Turnamen ini adalah kesempatan emas bagi Mesir untuk menegaskan posisi mereka sebagai salah satu yang terbaik di Afrika dan dunia Arab, dengan para penggemar mereka bermimpi tentang perjalanan yang tak terlupakan. Superstar global Mohamed Salah memimpin dengan skuad yang menggabungkan pengalaman dengan ambisi muda, menampilkan pemain seperti Omar Marmoush, Trezeguet, dan Mostafa Mohamed.

Sejarah Piala Dunia Mesir

Essam El Hadary dari Mesir merayakan setelah rekan setimnya Mohamed Salah mencetak gol pertama tim mereka selama pertandingan Grup A Piala Dunia FIFA 2018 Rusia antara Arab Saudi dan Mesir di Volgograd Arena pada 25 Juni 2018 di Volgograd, Rusia.

Jika bukan karena nasib buruk dengan cuaca, Mesir akan menjadi bagian dari Piala Dunia perdana di Uruguay pada tahun 1930. Presiden FIFA Jules Rimet mengundang Mesir dan sekelompok tim Eropa untuk melakukan perjalanan ke Amerika Selatan dengan kapal bersama dari Prancis, tetapi takdir berkata lain ketika badai di laut menyebabkan Mesir ketinggalan keberangkatan untuk perjalanan transatlantik tersebut.

Namun, empat tahun kemudian, mereka lolos ke Piala Dunia Italia 1934, mencetak sejarah sebagai tim Afrika dan Arab pertama yang bermain di Piala Dunia.

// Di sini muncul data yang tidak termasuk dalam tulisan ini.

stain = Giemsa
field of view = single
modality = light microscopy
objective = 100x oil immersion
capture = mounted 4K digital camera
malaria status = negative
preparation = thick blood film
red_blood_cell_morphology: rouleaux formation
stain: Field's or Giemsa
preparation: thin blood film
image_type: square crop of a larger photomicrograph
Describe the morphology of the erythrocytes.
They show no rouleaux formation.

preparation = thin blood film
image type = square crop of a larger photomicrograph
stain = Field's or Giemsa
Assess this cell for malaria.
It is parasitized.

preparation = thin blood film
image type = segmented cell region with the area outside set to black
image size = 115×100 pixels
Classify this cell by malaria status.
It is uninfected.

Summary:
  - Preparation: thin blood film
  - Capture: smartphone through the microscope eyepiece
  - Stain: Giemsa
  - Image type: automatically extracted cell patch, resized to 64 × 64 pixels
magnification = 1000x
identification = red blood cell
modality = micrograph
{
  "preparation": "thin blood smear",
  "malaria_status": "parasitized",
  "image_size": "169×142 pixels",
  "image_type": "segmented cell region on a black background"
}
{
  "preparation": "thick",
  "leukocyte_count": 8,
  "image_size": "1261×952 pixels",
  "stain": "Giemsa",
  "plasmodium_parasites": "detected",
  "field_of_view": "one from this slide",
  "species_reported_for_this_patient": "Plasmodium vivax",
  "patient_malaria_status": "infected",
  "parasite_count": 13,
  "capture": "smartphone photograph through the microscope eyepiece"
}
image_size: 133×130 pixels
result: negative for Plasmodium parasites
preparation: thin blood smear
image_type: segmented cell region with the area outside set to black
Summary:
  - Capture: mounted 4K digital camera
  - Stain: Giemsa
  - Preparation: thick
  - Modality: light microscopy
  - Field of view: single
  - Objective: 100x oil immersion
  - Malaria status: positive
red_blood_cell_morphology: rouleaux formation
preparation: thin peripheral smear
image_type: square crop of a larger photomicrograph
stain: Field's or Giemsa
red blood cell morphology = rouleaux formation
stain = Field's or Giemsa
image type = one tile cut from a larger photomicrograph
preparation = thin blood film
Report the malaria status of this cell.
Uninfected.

Dengan format gugur langsung, Mesir tersingkir setelah kalah 4-2 melawan Hungaria meskipun Abdelrahman Fawzi tampil gemilang dengan mencetak kedua gol tim. Meskipun demikian, Mesir telah mencapai tonggak sejarah dengan memperkenalkan sepak bola Afrika kepada khalayak global.

Di bawah pelatih asal Argentina, Hector Cuper, Mesir tampil di Piala Dunia FIFA 2018 Rusia™, kembali ke turnamen setelah absen selama 28 tahun dan membawa harapan besar yang terinspirasi oleh kehebatan Mohamed Salah.

Mesir kalah di pertandingan pembuka mereka 1-0 dari Uruguay dengan Salah absen karena cedera, tetapi bintang Liverpool itu kembali untuk pertandingan kedua dan mencetak gol hiburan dalam kekalahan 3-1 dari tuan rumah – gol Piala Dunia pertama Mesir dalam 28 tahun.

Mesir tersingkir setelah kembali kalah di pertandingan terakhir babak penyisihan grup, dengan skor 2-1 dari Arab Saudi. Namun, sebelum itu, Salah menciptakan momen menggembirakan bagi jutaan warga Mesir dengan menerobos pertahanan lawan dan mencetak gol solo yang brilian. Meskipun hasilnya jauh dari harapan, kembalinya Mesir ke Piala Dunia tetap signifikan karena menunjukkan potensi yang dimilikinya.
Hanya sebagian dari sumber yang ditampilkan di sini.